* begin Records supplied *

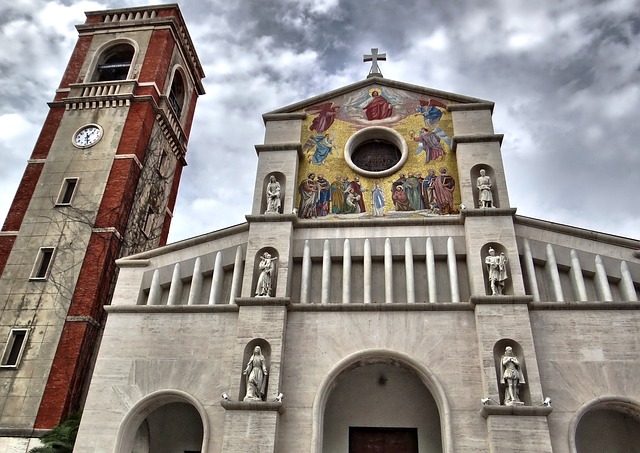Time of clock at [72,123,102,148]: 1:28
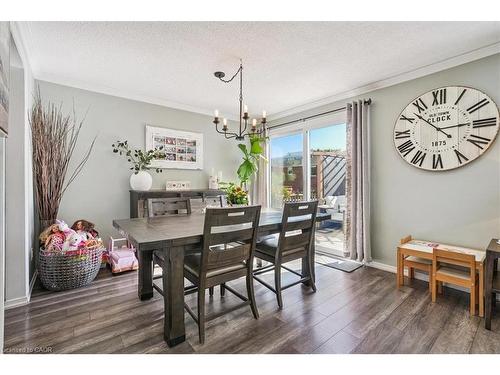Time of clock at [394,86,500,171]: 2:52
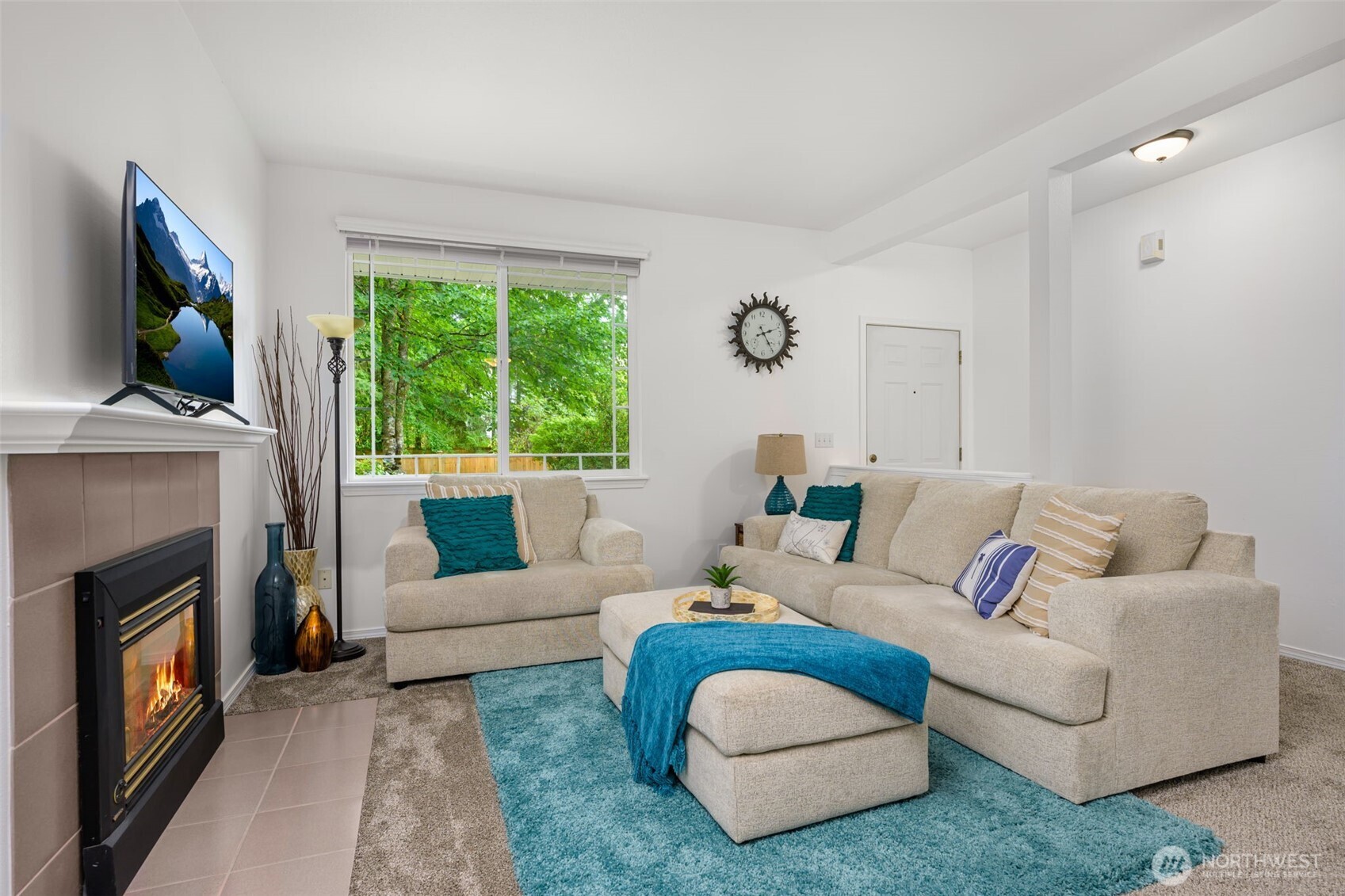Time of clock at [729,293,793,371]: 2:24
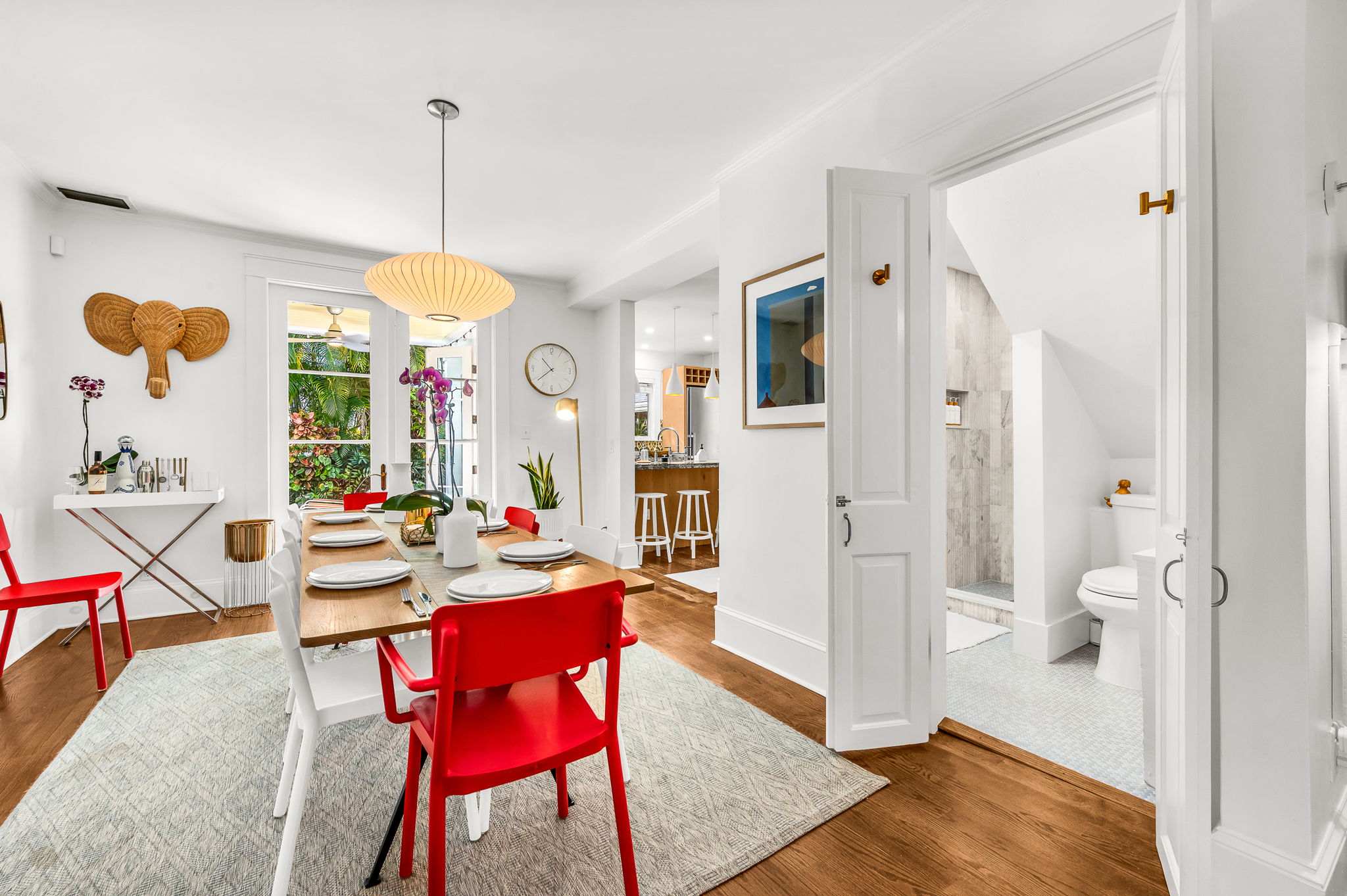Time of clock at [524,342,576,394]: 10:38
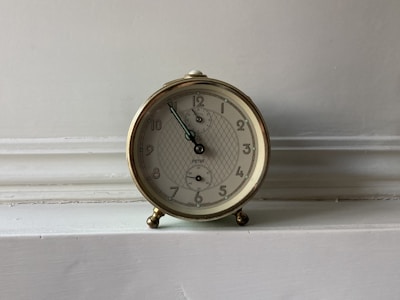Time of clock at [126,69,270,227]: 10:54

* end Records supplied *

» Exercise task
Output the data from the line containing "Time of clock at [524,342,576,394]: 10:38" through the end of the data as a two-column CSV with the columns input and output. Each row should hold one line's text and its time, each in a single quoted field with line breaks replaced by spaces, and the pictures left out.

» Task result
input,output
"Time of clock at [524,342,576,394]:","10:38"
"Time of clock at [126,69,270,227]:","10:54"